Guest Post: Ben Goldman

On June 23, 2011, in Research, by Chris Prom

Guest posting today is Ben Goldman, Digital Programs Archivist at the American Heritage Center.  His work regarding accessioning Born-Digital Archives makes extensive use of the Duke Data Accessioner, and represents an excellent first step toward dealing with legacy digital media.  What Ben calls a ‘baseline set of requirements for a very humble electronic accessioning process’ represents an implementation similar in concept to the steps I outlined in the recommedations section of this blog.

Using What Works: A Practical Approach to Accessioning Born-Digital Archives
by Ben Goldman, Digital Programs Archivist, American Heritage Center.

At the American Heritage Center we have established a remedial process for accessioning born-digital material, a process informed and constrained by the particular born-digital material we’ve acquired (mostly disks), the limited resources and technical infrastructure at our disposal, and even the time I have to dedicate to this issue (which is, officially, 20% of my time). These limitations are realities that have so far stunted our ability to manage the born-digital material we’ve acquired.

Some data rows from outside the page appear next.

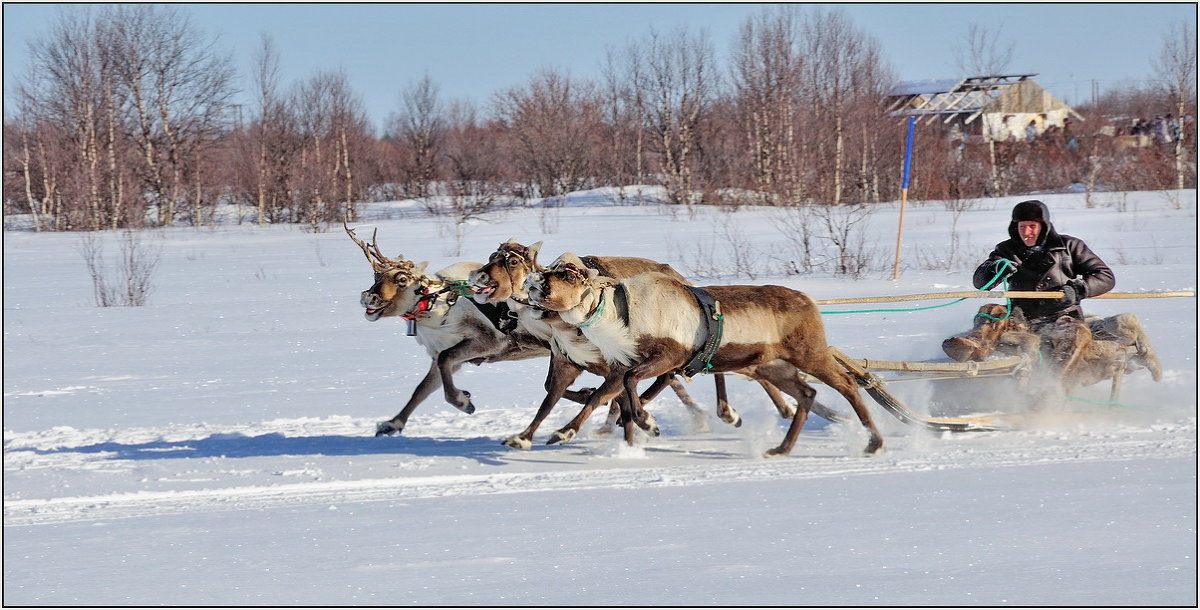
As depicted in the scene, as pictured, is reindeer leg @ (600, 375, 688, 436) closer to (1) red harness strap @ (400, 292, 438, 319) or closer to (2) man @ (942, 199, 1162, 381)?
(1) red harness strap @ (400, 292, 438, 319)

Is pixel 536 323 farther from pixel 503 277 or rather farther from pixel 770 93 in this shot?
pixel 770 93

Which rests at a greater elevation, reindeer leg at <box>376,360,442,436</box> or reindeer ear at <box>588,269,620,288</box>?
reindeer ear at <box>588,269,620,288</box>

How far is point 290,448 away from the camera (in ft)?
22.6

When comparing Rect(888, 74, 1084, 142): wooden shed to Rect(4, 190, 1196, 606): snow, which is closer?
Rect(4, 190, 1196, 606): snow

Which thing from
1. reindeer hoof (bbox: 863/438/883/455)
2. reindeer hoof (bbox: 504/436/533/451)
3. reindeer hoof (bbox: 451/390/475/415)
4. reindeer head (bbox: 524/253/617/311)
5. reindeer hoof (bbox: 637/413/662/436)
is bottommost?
reindeer hoof (bbox: 863/438/883/455)

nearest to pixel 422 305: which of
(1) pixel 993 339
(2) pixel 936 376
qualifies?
(2) pixel 936 376

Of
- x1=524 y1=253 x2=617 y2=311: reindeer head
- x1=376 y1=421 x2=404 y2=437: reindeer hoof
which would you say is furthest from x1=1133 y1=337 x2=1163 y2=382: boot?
x1=376 y1=421 x2=404 y2=437: reindeer hoof

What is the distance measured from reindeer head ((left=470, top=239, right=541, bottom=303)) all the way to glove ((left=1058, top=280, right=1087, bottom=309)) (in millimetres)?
3166

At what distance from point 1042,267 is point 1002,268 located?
0.99 ft

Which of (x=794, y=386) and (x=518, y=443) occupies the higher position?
(x=794, y=386)

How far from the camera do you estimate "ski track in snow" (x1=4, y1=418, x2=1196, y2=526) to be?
219 inches

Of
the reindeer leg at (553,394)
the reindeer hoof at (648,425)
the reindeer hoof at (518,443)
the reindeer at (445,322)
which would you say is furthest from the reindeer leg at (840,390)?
the reindeer at (445,322)

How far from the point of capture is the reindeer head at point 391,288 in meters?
6.72

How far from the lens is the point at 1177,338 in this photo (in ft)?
33.3
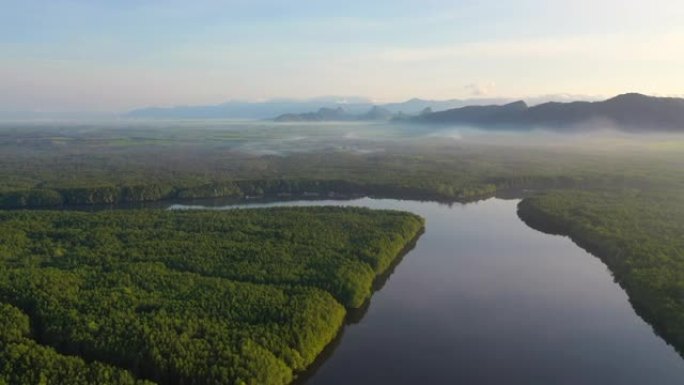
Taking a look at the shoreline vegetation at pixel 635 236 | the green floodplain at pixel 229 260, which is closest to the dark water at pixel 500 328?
the shoreline vegetation at pixel 635 236

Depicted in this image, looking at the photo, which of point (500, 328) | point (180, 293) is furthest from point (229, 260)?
point (500, 328)

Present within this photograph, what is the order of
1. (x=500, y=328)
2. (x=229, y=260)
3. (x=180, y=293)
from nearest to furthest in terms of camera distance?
1. (x=180, y=293)
2. (x=500, y=328)
3. (x=229, y=260)

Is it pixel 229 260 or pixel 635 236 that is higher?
pixel 635 236

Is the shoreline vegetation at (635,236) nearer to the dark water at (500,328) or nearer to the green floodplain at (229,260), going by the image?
the green floodplain at (229,260)

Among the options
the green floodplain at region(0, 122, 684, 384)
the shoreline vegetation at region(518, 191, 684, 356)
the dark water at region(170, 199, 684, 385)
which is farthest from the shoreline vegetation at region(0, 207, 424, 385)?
the shoreline vegetation at region(518, 191, 684, 356)

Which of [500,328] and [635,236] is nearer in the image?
[500,328]

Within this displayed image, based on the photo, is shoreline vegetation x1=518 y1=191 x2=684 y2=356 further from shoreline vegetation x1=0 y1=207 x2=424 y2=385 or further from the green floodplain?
shoreline vegetation x1=0 y1=207 x2=424 y2=385

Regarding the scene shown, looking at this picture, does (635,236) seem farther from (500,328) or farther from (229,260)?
(229,260)
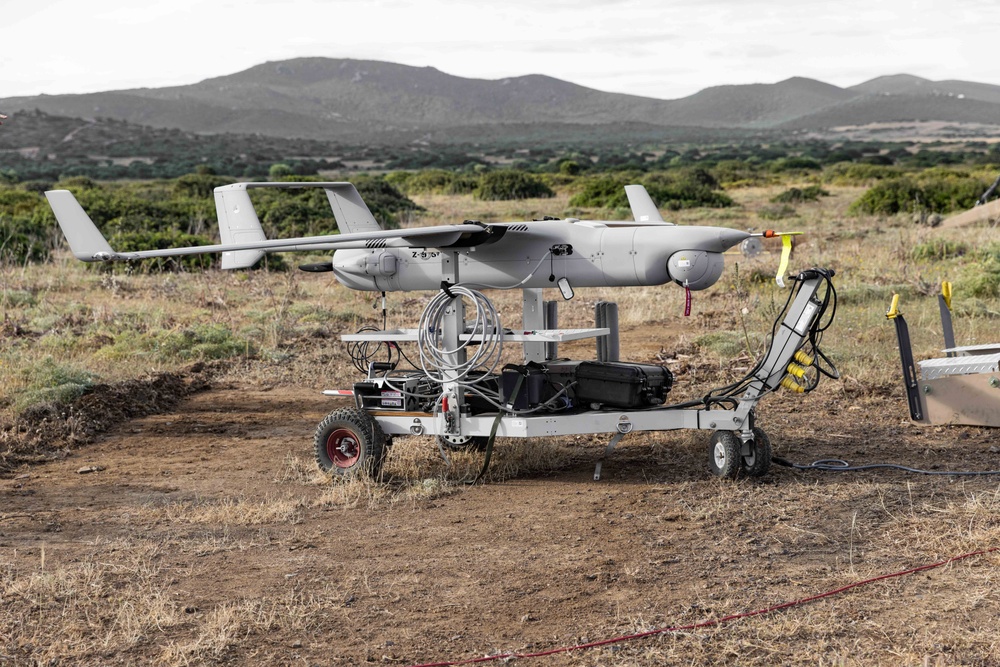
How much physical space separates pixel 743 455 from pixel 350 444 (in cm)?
286

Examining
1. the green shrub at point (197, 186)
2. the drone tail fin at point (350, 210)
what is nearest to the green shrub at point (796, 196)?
the green shrub at point (197, 186)

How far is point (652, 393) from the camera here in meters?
7.81

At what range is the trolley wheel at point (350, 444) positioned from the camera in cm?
782

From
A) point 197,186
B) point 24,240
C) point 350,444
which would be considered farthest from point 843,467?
point 197,186

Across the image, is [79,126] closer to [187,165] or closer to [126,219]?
[187,165]

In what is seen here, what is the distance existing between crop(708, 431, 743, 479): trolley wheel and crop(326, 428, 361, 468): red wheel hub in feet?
8.49

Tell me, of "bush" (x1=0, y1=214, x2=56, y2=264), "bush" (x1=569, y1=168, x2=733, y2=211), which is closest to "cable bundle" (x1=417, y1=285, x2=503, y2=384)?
"bush" (x1=0, y1=214, x2=56, y2=264)

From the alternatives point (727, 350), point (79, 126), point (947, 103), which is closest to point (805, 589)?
point (727, 350)

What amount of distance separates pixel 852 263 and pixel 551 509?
36.0 ft

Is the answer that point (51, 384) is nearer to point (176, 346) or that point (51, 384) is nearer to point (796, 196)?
point (176, 346)

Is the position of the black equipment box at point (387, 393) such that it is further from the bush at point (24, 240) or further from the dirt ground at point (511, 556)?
the bush at point (24, 240)

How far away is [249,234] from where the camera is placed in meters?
8.64

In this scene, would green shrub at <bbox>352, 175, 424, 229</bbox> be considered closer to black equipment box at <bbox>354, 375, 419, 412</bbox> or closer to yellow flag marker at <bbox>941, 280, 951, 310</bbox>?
Result: black equipment box at <bbox>354, 375, 419, 412</bbox>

There is ample evidence to suggest that our situation is quite common among manuscript repositories. The recently published “Taking Our Pulse: The OCLC Research Survey of Special Collections and Archives” found that 79% of 169 respondents acknowledged the existence of born-digital material in their collections, a percentage that stood, as the authors note, “in stark contrast to the 35% who reported the size of their born-digital holdings.” It also stood in contrast to the 45% who weren’t sure who was even responsible for born-digital material in their repository. In summing up their findings prior to the release of the report, one of the authors called born-digital material: “undercollected, undercounted, undermanaged, and inaccessible”.

What does it mean for an institution to have acquired born-digital material, but not be able to quantify it, manage it, or access it? At the American Heritage Center, it means most of the born-digital material we’ve acquired has arrived on floppy disks, zip disks, CDs and DVDs, which we deposited in boxes and filed away in the stacks, and have largely ignored.

As far as our internal administration was concerned, these disks were already accessioned, usually as part of much larger, mostly paper-based collections and following protocols established for analog collections. But this only makes sense logically if you consider disks—or digital media of any sort—to be items in collections, deserving of the same consideration we might give to individual documents. It is more appropriate, I submit, to think of digital media as containers of items which require the kind of archival administration we might normally reserve for boxes in a collection. In this sense, the data (files and folders) found in these containers had not been accessioned at all. In general, I think that so many archives not being able to count, manage, or access born-digital material is an indication that we have not been taking adequate steps to accession it.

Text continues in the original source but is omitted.